Transcribe the full Juttle chat archive that follows, word for word, from its opening line to its last sentence.

Text block:
========

These are chat archives for juttle/juttle

29th
Dec 2015
Daria Mehra
@dmehra
Dec 29 2015 18:42
let’s get the conversation going here. i have a question in response to review comment https://github.com/juttle/juttle/pull/15#discussion_r48519584
our future tutorial shows this program:
read file -file '/tmp/github_data_from_es.json'
| reduce total = count(),
  actors = count_unique('actor_login'),
  repos = count_unique('repo_name’)
then i make this lame segue into adding put avg_actors = actors / repos:
Daria Mehra
@dmehra
Dec 29 2015 18:48
uhm gitter issues...
Let's say we wanted to know the number of actors participating in an average GitHub repository. The program above gives us the counts of actors and repos, so finding the average is simple math. However, it will not work to add "avg_actors = actors / repos" to the reduce expression, since this computation is not a reducer; and in general, this is not the logic you seek.

========

Supplied records:
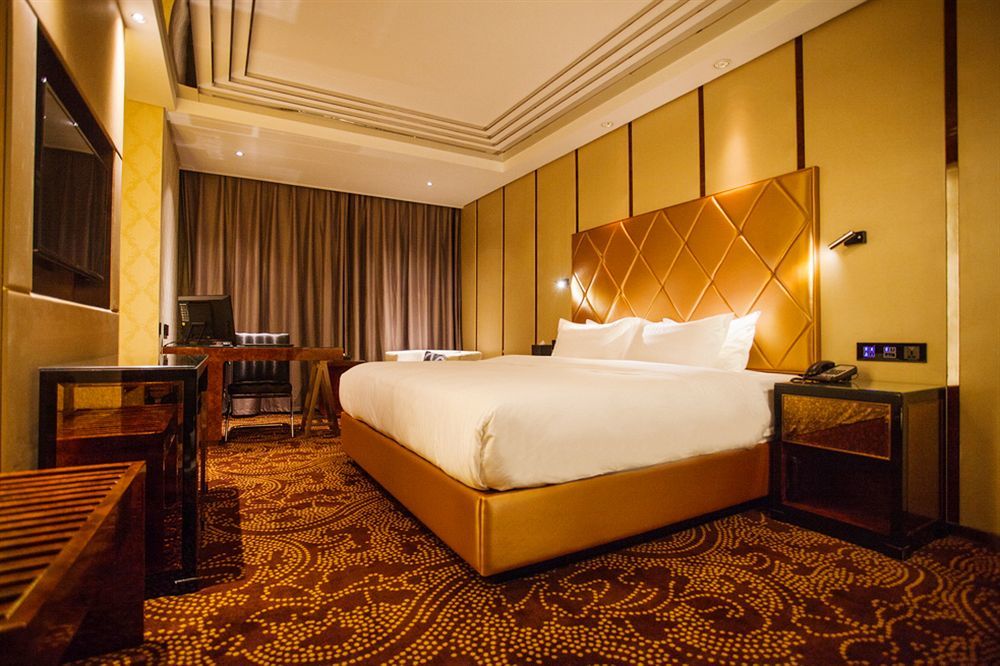 Voco Nanjing Oriental Pearl Otel Dış mekan fotoğraf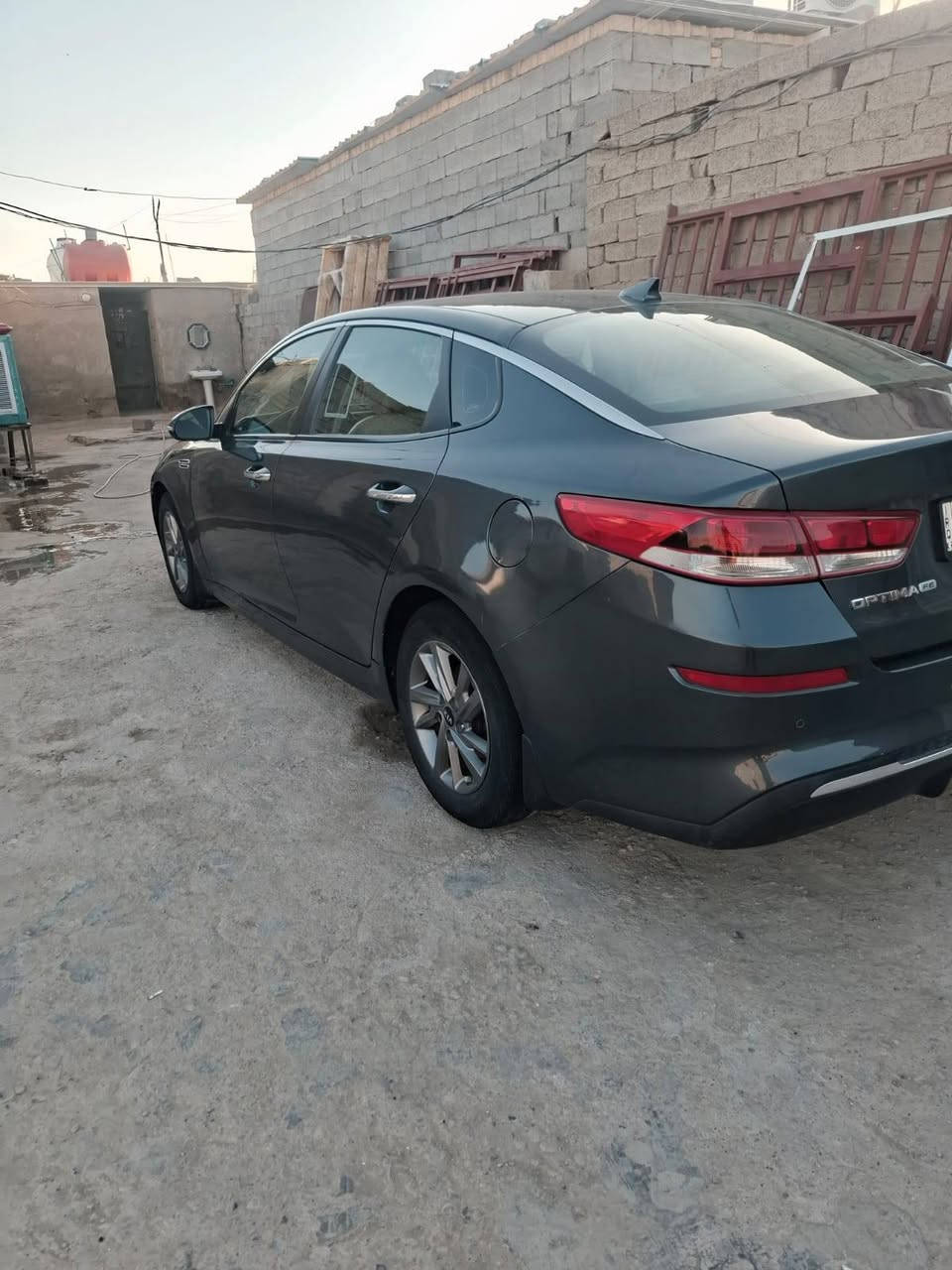 سلام عليكم
 سياره للبيع كياا اوبتيماا مديل 2020
 وارد امريكي
 3 قطع مكينه مكفوله سنويه ل27
 مكان واسط النعمانيه
 125وبيها مجال للاسفسار اتصال
  ***********
سياره خير من الله جاهزه وما نقصها برغي
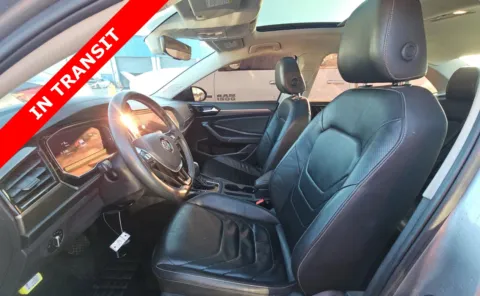 More photos of 2021 Volkswagen Jetta SEL Premium at Auto Boutique Florida, FL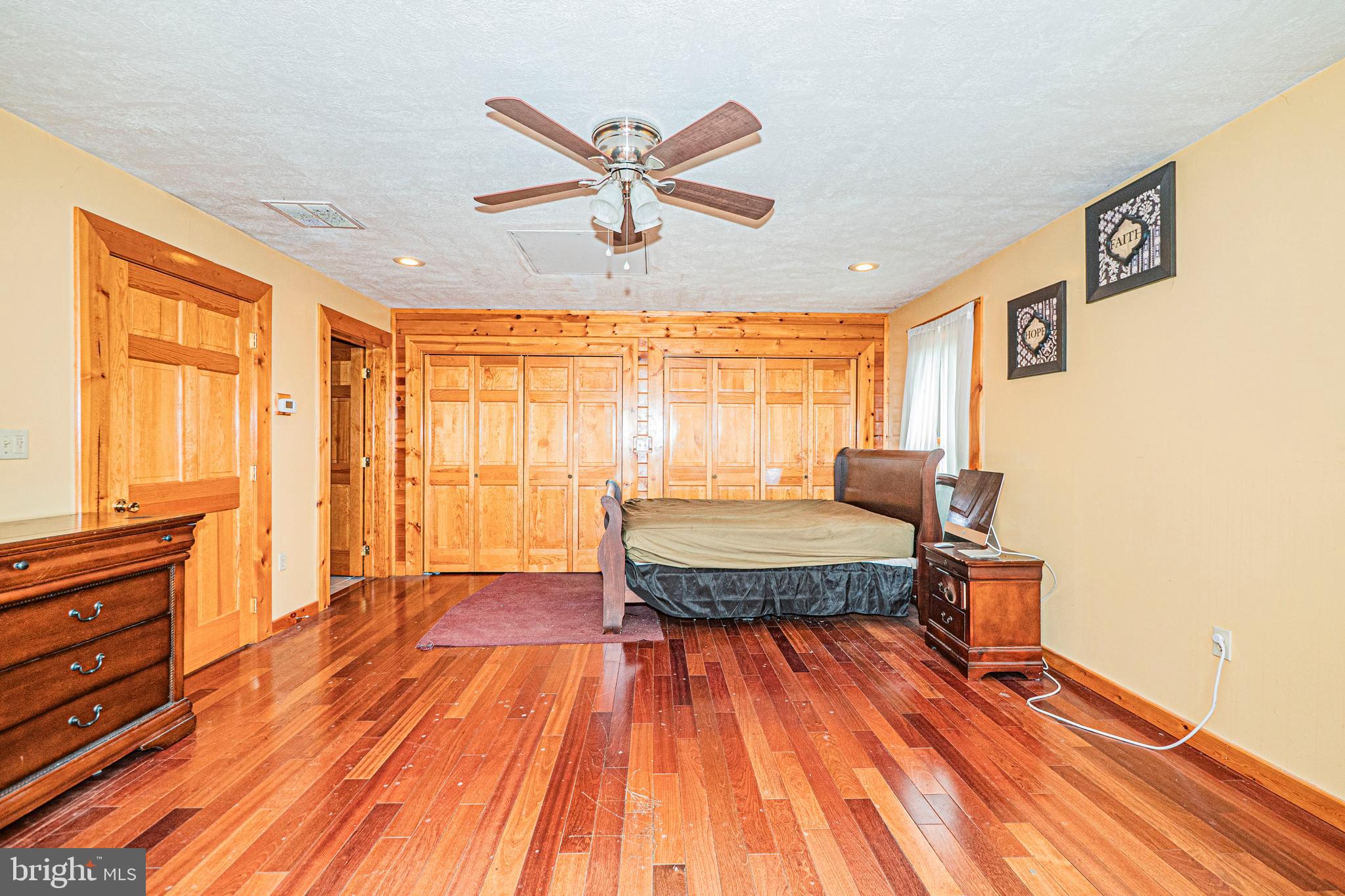 RED OAKS - Residential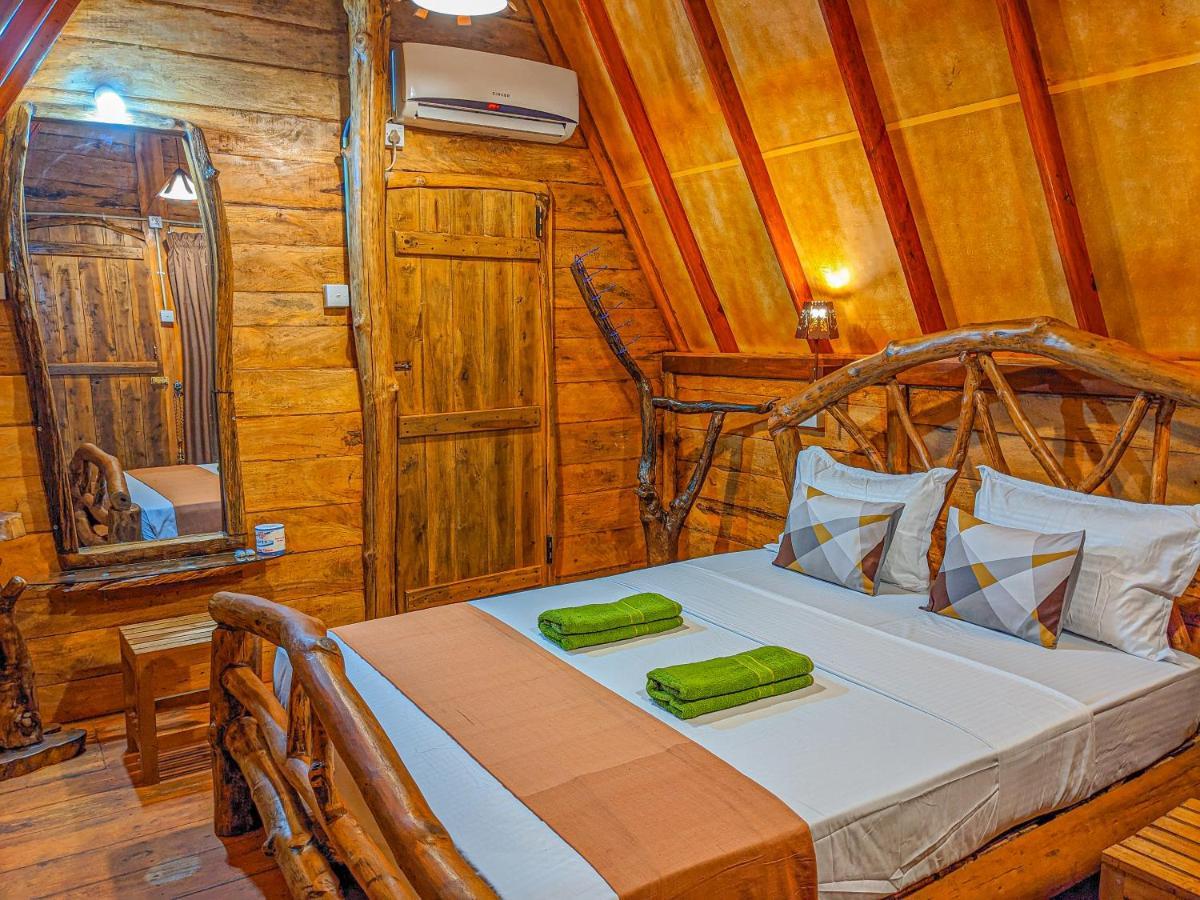 Wooden Cabana Сигирия Екстериор снимка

========

Exercise response:
These are chat archives for juttle/juttle

29th
Dec 2015
Daria Mehra
@dmehra
Dec 29 2015 18:42
let’s get the conversation going here. i have a question in response to review comment https://github.com/juttle/juttle/pull/15#discussion_r48519584
our future tutorial shows this program:
read file -file '/tmp/github_data_from_es.json'
| reduce total = count(),
  actors = count_unique('actor_login'),
  repos = count_unique('repo_name’)
then i make this lame segue into adding put avg_actors = actors / repos:
Daria Mehra
@dmehra
Dec 29 2015 18:48
uhm gitter issues...
Let's say we wanted to know the number of actors participating in an average GitHub repository. The program above gives us the counts of actors and repos, so finding the average is simple math. However, it will not work to add "avg_actors = actors / repos" to the reduce expression, since this computation is not a reducer; and in general, this is not the logic you seek.